Biozentrum, University of Basel, Klingelbergstrasse 50/70, 4056, Basel, Switzerland.
Sci Rep. 2017 Sep 5;7(1):10480. doi: 10.1038/s41598-017-09654-8.
Cellular processes often depend on interactions between proteins and the formation of macromolecular complexes. The impairment of such interactions can lead to deregulation of pathways resulting in disease states, and it is hence crucial to gain insights into the nature of macromolecular assemblies. Detailed structural knowledge about complexes and protein-protein interactions is growing, but experimentally determined three-dimensional multimeric assemblies are outnumbered by complexes supported by non-structural experimental evidence. Here, we aim to fill this gap by modeling multimeric structures by homology, only using amino acid sequences to infer the stoichiometry and the overall structure of the assembly. We ask which properties of proteins within a family can assist in the prediction of correct quaternary structure. Specifically, we introduce a description of protein-protein interface conservation as a function of evolutionary distance to reduce the noise in deep multiple sequence alignments. We also define a distance measure to structurally compare homologous multimeric protein complexes. This allows us to hierarchically cluster protein structures and quantify the diversity of alternative biological assemblies known today. We find that a combination of conservation scores, structural clustering, and classical interface descriptors, can improve the selection of homologous protein templates leading to reliable models of protein complexes.
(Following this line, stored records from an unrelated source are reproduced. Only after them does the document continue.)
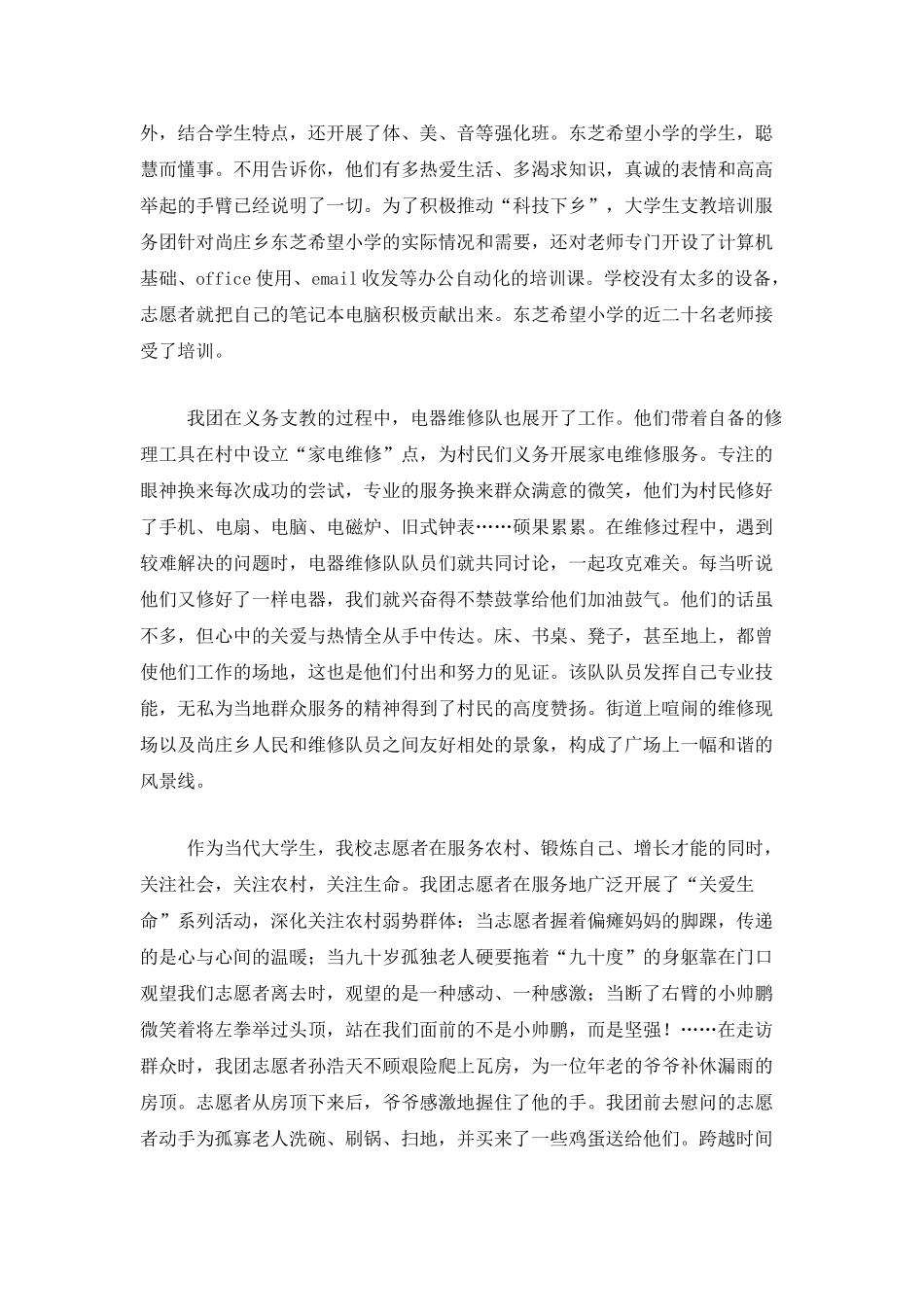 三下乡活动工作总结三篇_第3页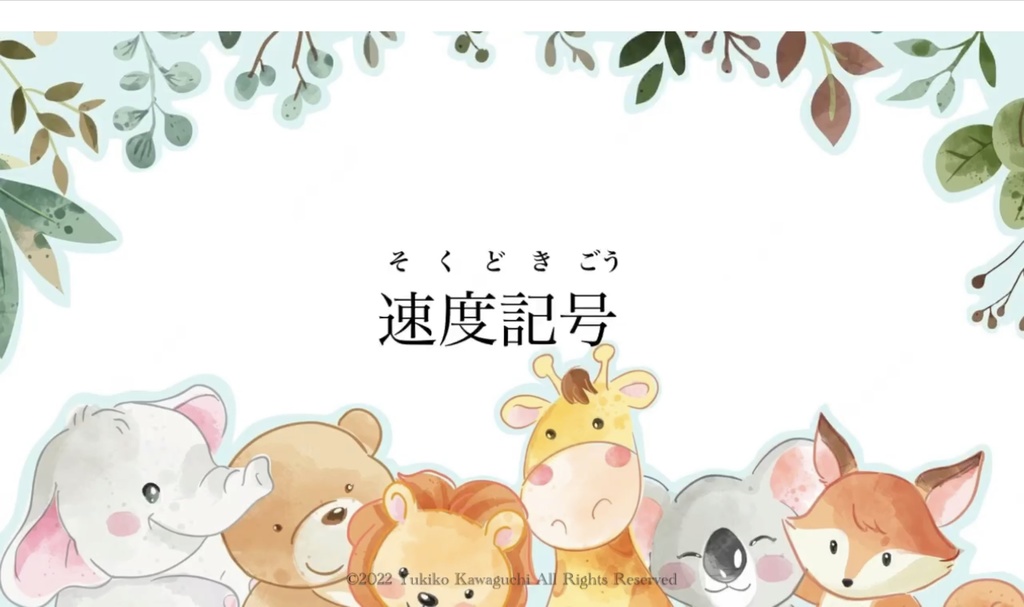 速度記号動画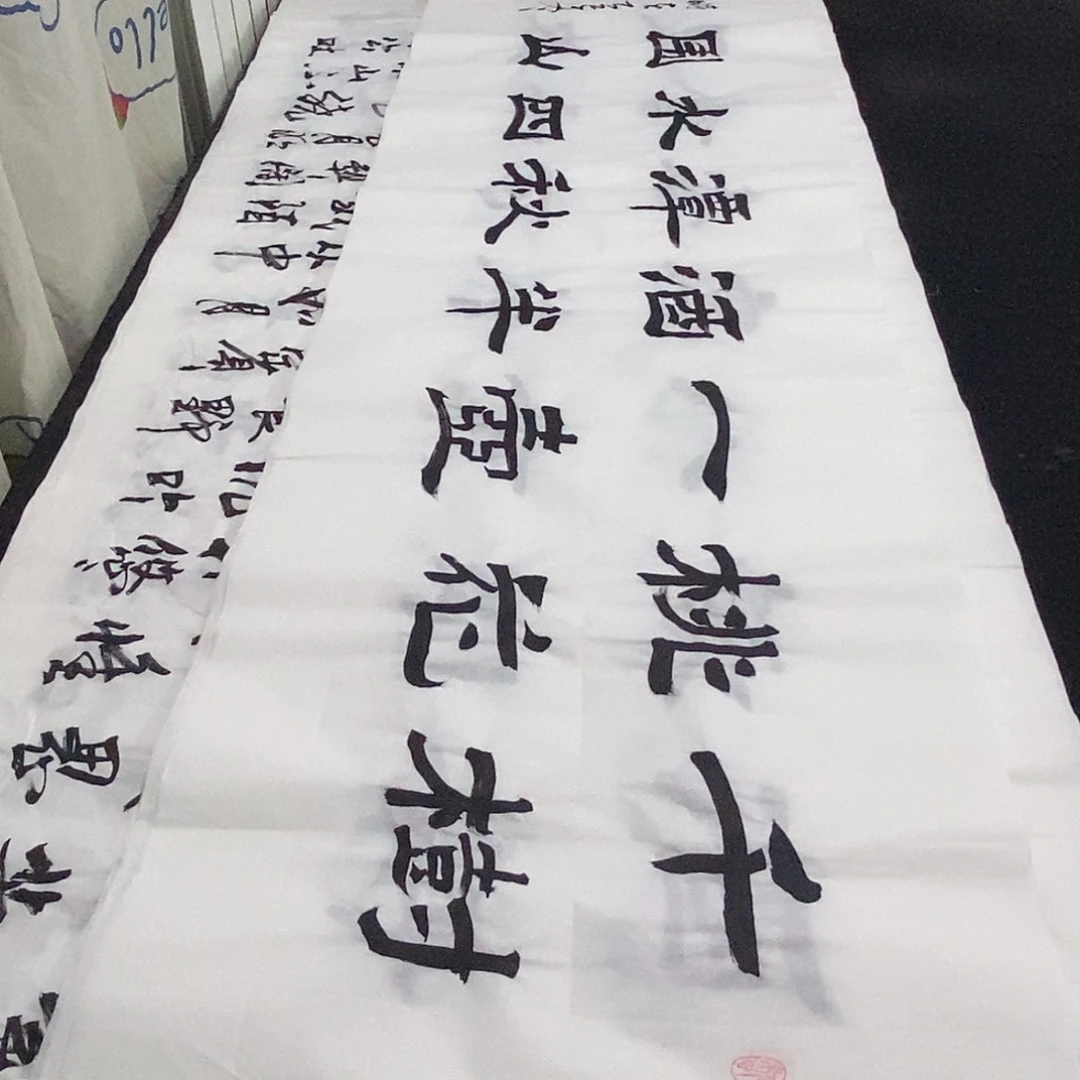 书法老师精品书法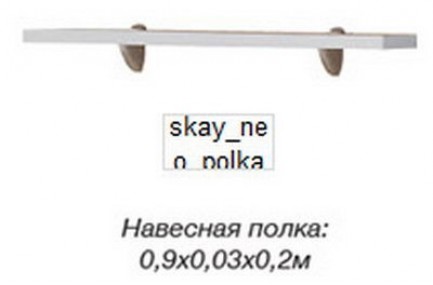 Нео Полка навесная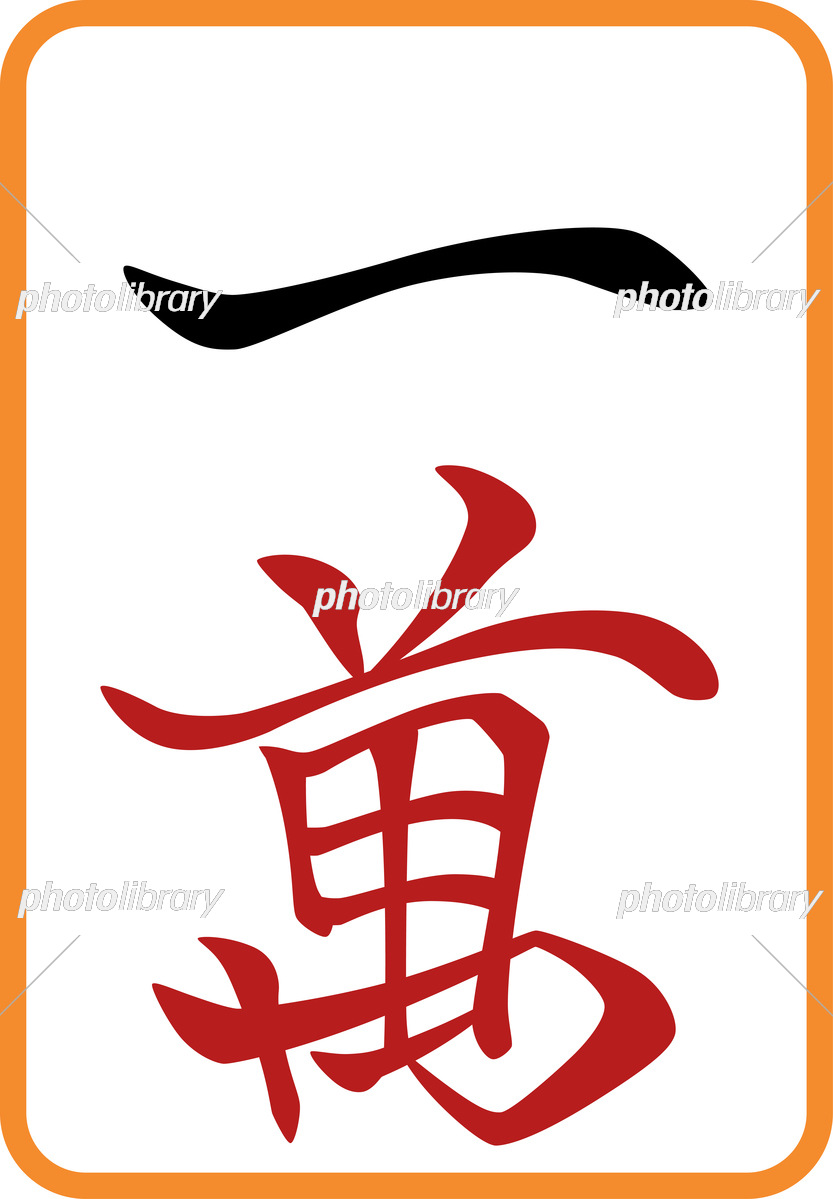 シンプルな1色白黒の線画のお店のイラスト 百均 100円ショップの建物のイラスト アイコン174512678- イメージマート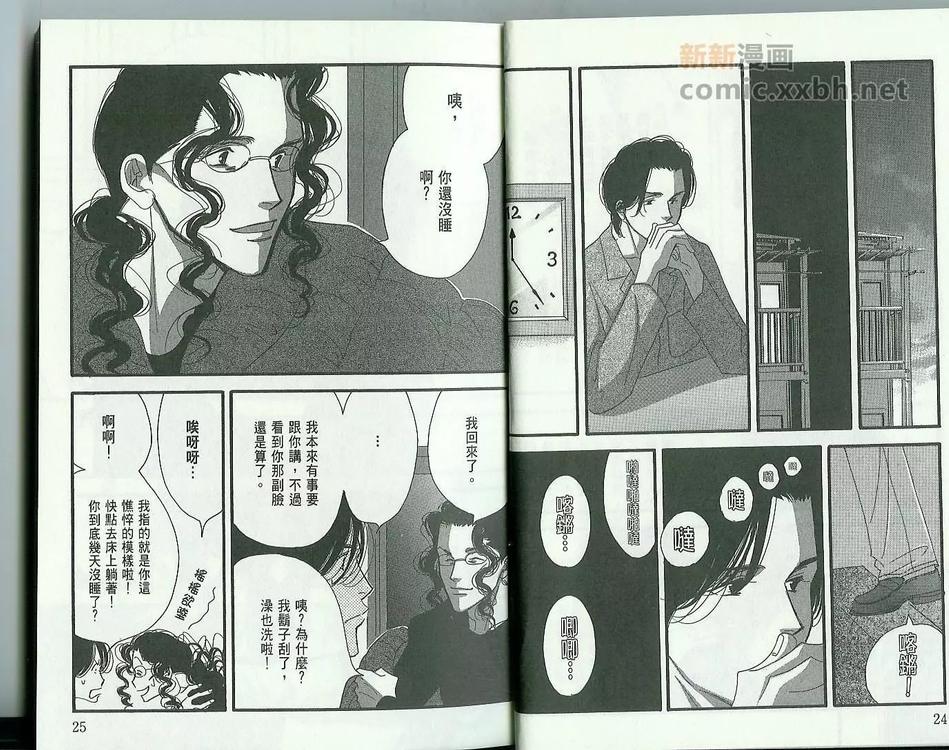 《第一堂恋爱课》漫画最新章节 第2卷 免费下拉式在线观看章节第【13】张图片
细胞过程通常依赖于蛋白质之间的相互作用和形成的大分子复合物。这种相互作用的损害会导致途径失调,导致疾病状态,因此深入了解大分子组装的性质至关重要。关于复合物和蛋白质-蛋白质相互作用的详细结构知识在不断增加,但实验确定的三维多聚体组装数量超过了仅由非结构实验证据支持的复合物。在这里,我们旨在通过同源建模来填补这一空白,仅使用氨基酸序列来推断组装的化学计量和整体结构。我们询问蛋白质家族中的哪些特性可以帮助预测正确的四级结构。具体来说,我们引入了一种蛋白质-蛋白质界面保守性的描述,作为进化距离的函数,以减少深度多重序列比对中的噪声。我们还定义了一种距离度量标准来结构比较同源多聚体蛋白复合物。这使我们能够对蛋白质结构进行层次聚类,并量化当今已知的替代生物组装的多样性。我们发现,保守分数、结构聚类和经典界面描述符的组合,可以改进同源蛋白模板的选择,从而得到可靠的蛋白复合物模型。